Ella, al contrario que yo, era más
esbelta y su musculatura estaba más desarrollada que la mía, pues daba clases
de Zumba y Body Combat en el gimnasio del pueblo.
Pero yo, profesor de música, prefería
invertir mi tiempo libre en componer melodías a piano y pasar horas enteras
deleitando mis oídos con los grandes clásicos sonoros del cine.
Sin embargo, a mi hermana y a mí nos
unía una misma pasión: la atracción inminente hacia lo inexplicable, la
búsqueda de aquello que la mayoría de la gente evitaba mencionar, la
investigación de un mundo paralelo al nuestro, lo comúnmente conocido como
paranormal.
Por tanto, de vez en cuando, nos
juntábamos para visitar algún inhóspito rincón del mapa, con nuestras
grabadoras, cámaras de vídeo y sensores de movimiento. Sabíamos que llegaría el
día en que algo grande acontecería ante nuestros atónitos ojos, ansiosos por
presenciar aquella verdad que rehuía de nosotros, pero en la que, no obstante,
depositábamos nuestras más grandes esperanzas.

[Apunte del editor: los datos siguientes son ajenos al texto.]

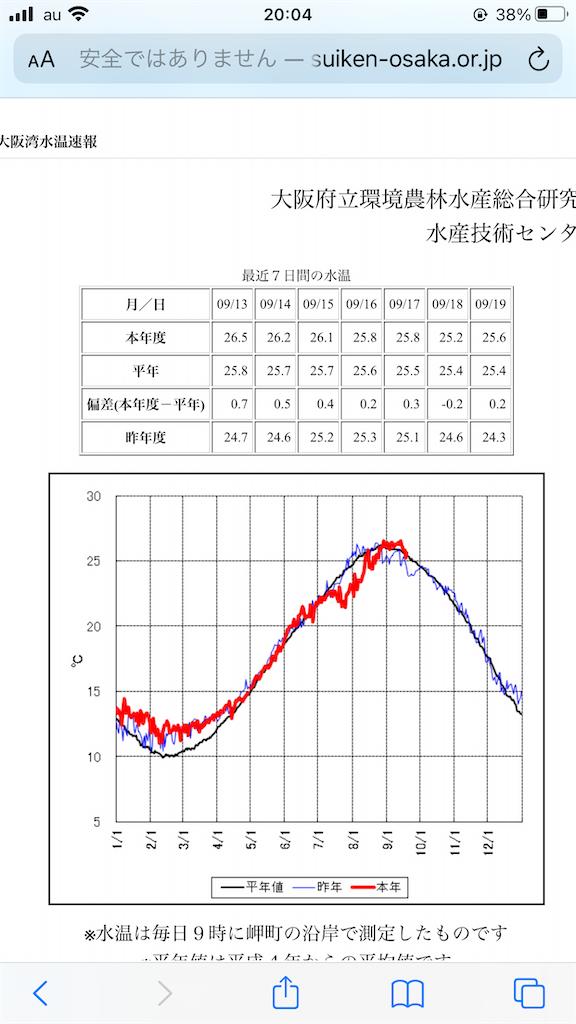 f:id:mukogawaichimonjitaro:20200920092918p:image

La enorme mansión se irguió ante
nosotros como un pétreo gigante. Ahí estaba, tal como la habíamos visto
anteriormente en aquella foto que Estela recibió por WhatsApp: majestuosa,
colosal, impávida…
La casa del relojero nos daba la
bienvenida.
A pesar de los 35 años que llevaba
deshabitada, se mantenía en un perfecto estado. Observamos maravillados cómo la
naturaleza se había ido abriendo paso por sus cimientos. La hiedra trepaba por
sus muros, otorgándole un aspecto místico, así como la alta hierba cubría, casi
en su totalidad, los amplios ventanales de la planta baja.
Cada detalle componía una obra de arte
ante nuestros ojos.
A mi lado, Estela suspiró.
—Es más impresionante y hermosa de lo
que imaginaba, Abraham.
Acto seguido, tomó su cámara y comenzó
a fotografiar la fachada desde todos los ángulos posibles.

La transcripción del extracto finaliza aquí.